#### [Goal of the exercise]
Extract every entry word for word.

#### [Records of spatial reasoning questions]
- - - - -
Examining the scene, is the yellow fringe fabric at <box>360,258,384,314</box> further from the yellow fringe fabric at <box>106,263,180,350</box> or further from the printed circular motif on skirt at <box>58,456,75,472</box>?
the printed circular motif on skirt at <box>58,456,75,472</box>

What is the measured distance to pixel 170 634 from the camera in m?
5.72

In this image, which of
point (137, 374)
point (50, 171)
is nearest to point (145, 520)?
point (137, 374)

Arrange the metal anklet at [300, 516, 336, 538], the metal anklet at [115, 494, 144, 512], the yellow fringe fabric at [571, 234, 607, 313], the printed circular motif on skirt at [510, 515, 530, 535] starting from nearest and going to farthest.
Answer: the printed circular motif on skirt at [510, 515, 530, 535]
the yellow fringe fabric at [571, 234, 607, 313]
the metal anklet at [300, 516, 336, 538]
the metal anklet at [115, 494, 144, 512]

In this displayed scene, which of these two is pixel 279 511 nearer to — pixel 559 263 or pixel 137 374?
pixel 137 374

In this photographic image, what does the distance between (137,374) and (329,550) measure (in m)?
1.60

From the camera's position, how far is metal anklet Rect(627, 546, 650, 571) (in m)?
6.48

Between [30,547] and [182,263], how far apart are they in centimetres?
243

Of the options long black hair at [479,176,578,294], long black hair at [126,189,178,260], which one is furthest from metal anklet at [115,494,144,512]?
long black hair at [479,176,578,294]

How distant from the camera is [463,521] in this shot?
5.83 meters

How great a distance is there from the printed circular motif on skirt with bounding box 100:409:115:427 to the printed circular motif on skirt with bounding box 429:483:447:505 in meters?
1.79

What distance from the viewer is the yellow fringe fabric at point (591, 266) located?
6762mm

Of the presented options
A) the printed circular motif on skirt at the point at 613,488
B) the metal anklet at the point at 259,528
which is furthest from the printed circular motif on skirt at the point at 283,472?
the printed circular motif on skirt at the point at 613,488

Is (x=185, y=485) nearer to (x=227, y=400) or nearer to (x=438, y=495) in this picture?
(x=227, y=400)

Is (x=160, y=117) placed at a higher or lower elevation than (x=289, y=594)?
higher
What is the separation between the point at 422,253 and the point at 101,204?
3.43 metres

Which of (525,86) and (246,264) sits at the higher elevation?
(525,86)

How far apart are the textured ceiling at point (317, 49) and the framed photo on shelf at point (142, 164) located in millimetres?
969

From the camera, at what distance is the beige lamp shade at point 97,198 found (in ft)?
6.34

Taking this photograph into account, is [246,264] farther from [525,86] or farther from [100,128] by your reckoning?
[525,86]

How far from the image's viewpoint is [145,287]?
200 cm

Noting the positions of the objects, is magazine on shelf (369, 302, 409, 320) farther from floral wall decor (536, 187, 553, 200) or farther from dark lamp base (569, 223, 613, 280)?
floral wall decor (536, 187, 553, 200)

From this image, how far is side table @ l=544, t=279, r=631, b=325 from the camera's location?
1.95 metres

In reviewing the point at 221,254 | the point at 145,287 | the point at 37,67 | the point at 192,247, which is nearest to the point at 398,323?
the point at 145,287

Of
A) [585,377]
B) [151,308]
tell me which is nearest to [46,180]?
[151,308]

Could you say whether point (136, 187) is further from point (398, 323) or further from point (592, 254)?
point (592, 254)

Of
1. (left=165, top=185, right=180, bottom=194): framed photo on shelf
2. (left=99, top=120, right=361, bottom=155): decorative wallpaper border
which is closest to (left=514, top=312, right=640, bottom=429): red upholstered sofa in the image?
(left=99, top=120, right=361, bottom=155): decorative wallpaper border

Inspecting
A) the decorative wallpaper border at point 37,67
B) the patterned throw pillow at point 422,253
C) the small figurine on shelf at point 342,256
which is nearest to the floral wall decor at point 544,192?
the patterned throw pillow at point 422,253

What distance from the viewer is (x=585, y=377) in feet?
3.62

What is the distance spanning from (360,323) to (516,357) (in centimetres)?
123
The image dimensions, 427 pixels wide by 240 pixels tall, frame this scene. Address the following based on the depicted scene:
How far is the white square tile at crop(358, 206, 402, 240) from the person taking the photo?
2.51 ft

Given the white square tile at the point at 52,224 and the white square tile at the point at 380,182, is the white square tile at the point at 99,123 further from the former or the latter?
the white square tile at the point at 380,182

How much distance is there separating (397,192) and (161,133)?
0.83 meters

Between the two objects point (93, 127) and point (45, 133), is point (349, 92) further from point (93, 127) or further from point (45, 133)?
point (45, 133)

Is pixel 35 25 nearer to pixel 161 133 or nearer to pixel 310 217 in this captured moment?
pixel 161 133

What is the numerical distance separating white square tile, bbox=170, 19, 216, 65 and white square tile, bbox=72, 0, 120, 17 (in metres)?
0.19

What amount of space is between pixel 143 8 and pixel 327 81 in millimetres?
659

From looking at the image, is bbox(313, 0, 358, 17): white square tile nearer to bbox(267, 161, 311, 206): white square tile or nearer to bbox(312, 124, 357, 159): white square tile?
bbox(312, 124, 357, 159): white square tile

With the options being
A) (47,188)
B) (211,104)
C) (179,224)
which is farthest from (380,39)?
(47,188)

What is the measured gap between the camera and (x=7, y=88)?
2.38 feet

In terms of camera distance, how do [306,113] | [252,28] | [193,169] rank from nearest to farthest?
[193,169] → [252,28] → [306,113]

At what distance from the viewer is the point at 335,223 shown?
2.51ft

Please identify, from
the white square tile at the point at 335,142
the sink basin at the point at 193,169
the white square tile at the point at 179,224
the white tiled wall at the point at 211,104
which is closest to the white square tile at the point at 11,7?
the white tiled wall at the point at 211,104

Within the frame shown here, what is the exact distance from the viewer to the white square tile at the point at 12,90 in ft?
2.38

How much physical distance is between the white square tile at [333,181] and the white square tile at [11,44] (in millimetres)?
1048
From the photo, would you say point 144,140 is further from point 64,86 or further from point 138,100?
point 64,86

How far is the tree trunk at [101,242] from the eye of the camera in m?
- - - - -
#### [Task output]
Examining the scene, is the yellow fringe fabric at <box>360,258,384,314</box> further from the yellow fringe fabric at <box>106,263,180,350</box> or further from the printed circular motif on skirt at <box>58,456,75,472</box>?
the printed circular motif on skirt at <box>58,456,75,472</box>

What is the measured distance to pixel 170 634 from the camera in m?
5.72

In this image, which of
point (137, 374)
point (50, 171)
is nearest to point (145, 520)?
point (137, 374)

Arrange the metal anklet at [300, 516, 336, 538], the metal anklet at [115, 494, 144, 512], the yellow fringe fabric at [571, 234, 607, 313], the printed circular motif on skirt at [510, 515, 530, 535] starting from nearest and going to farthest.
Answer: the printed circular motif on skirt at [510, 515, 530, 535]
the yellow fringe fabric at [571, 234, 607, 313]
the metal anklet at [300, 516, 336, 538]
the metal anklet at [115, 494, 144, 512]

In this displayed scene, which of these two is pixel 279 511 nearer to — pixel 559 263 or pixel 137 374?
pixel 137 374

In this photographic image, what does the distance between (137,374) and (329,550) measure (in m)?
1.60

From the camera's position, how far is metal anklet Rect(627, 546, 650, 571) (in m)?
6.48

Between [30,547] and [182,263], how far apart are they in centimetres?
243

Of the options long black hair at [479,176,578,294], long black hair at [126,189,178,260], which one is furthest from metal anklet at [115,494,144,512]?
long black hair at [479,176,578,294]

How distant from the camera is [463,521] in this shot?
5.83 meters

How great a distance is there from the printed circular motif on skirt with bounding box 100:409:115:427 to the printed circular motif on skirt with bounding box 429:483:447:505 in meters?
1.79

What distance from the viewer is the yellow fringe fabric at point (591, 266) located?
6762mm

Of the presented options
A) the printed circular motif on skirt at the point at 613,488
B) the metal anklet at the point at 259,528
which is furthest from the printed circular motif on skirt at the point at 283,472?
the printed circular motif on skirt at the point at 613,488

Is (x=185, y=485) nearer to (x=227, y=400) or nearer to (x=438, y=495) in this picture?
(x=227, y=400)

Is (x=160, y=117) placed at a higher or lower elevation than (x=289, y=594)?
higher
What is the separation between the point at 422,253 and the point at 101,204?
3.43 metres

Which of (525,86) and (246,264) sits at the higher elevation?
(525,86)

How far apart are the textured ceiling at point (317, 49) and the framed photo on shelf at point (142, 164) located in millimetres?
969

From the camera, at what distance is the beige lamp shade at point 97,198 found (in ft)?
6.34

Taking this photograph into account, is [246,264] farther from [525,86] or farther from [100,128] by your reckoning?
[525,86]

How far from the image's viewpoint is [145,287]?
200 cm

Noting the positions of the objects, is magazine on shelf (369, 302, 409, 320) farther from floral wall decor (536, 187, 553, 200) or farther from dark lamp base (569, 223, 613, 280)?
floral wall decor (536, 187, 553, 200)

From this image, how far is side table @ l=544, t=279, r=631, b=325 from the camera's location?
1.95 metres

In reviewing the point at 221,254 | the point at 145,287 | the point at 37,67 | the point at 192,247, which is nearest to the point at 398,323?
the point at 145,287

Of
A) [585,377]
B) [151,308]
tell me which is nearest to [46,180]?
[151,308]

Could you say whether point (136, 187) is further from point (398, 323) or further from point (592, 254)?
point (592, 254)

Of
1. (left=165, top=185, right=180, bottom=194): framed photo on shelf
2. (left=99, top=120, right=361, bottom=155): decorative wallpaper border
which is closest to (left=514, top=312, right=640, bottom=429): red upholstered sofa in the image?
(left=99, top=120, right=361, bottom=155): decorative wallpaper border

Inspecting
A) the decorative wallpaper border at point 37,67
B) the patterned throw pillow at point 422,253
C) the small figurine on shelf at point 342,256
which is nearest to the floral wall decor at point 544,192?
the patterned throw pillow at point 422,253

What distance from the viewer is (x=585, y=377) in feet?
3.62

What is the distance spanning from (360,323) to (516,357) (in centimetres)?
123
The image dimensions, 427 pixels wide by 240 pixels tall, frame this scene. Address the following based on the depicted scene:
How far is the white square tile at crop(358, 206, 402, 240) from the person taking the photo?
2.51 ft

Given the white square tile at the point at 52,224 and the white square tile at the point at 380,182, is the white square tile at the point at 99,123 further from the former or the latter?
the white square tile at the point at 380,182

How much distance is there separating (397,192) and (161,133)?
0.83 meters

Between the two objects point (93, 127) and point (45, 133), is point (349, 92) further from point (93, 127) or further from point (45, 133)?
point (45, 133)

Is pixel 35 25 nearer to pixel 161 133 or nearer to pixel 310 217 in this captured moment?
pixel 161 133

What is the numerical distance separating white square tile, bbox=170, 19, 216, 65 and white square tile, bbox=72, 0, 120, 17 (in metres)?
0.19

What amount of space is between pixel 143 8 and pixel 327 81 in millimetres?
659

From looking at the image, is bbox(313, 0, 358, 17): white square tile nearer to bbox(267, 161, 311, 206): white square tile or nearer to bbox(312, 124, 357, 159): white square tile?
bbox(312, 124, 357, 159): white square tile

With the options being
A) (47,188)
B) (211,104)
C) (179,224)
which is farthest from (380,39)?
(47,188)

What is the measured gap between the camera and (x=7, y=88)?
2.38 feet

In terms of camera distance, how do [306,113] | [252,28] | [193,169] rank from nearest to farthest?
[193,169] → [252,28] → [306,113]

At what distance from the viewer is the point at 335,223 shown?
2.51ft

Please identify, from
the white square tile at the point at 335,142
the sink basin at the point at 193,169
the white square tile at the point at 179,224
the white tiled wall at the point at 211,104
which is closest to the white square tile at the point at 11,7?
the white tiled wall at the point at 211,104

Within the frame shown here, what is the exact distance from the viewer to the white square tile at the point at 12,90 in ft?
2.38

How much physical distance is between the white square tile at [333,181] and the white square tile at [11,44] (in millimetres)?
1048
From the photo, would you say point 144,140 is further from point 64,86 or further from point 138,100?
point 64,86

How far is the tree trunk at [101,242] from the eye of the camera in m?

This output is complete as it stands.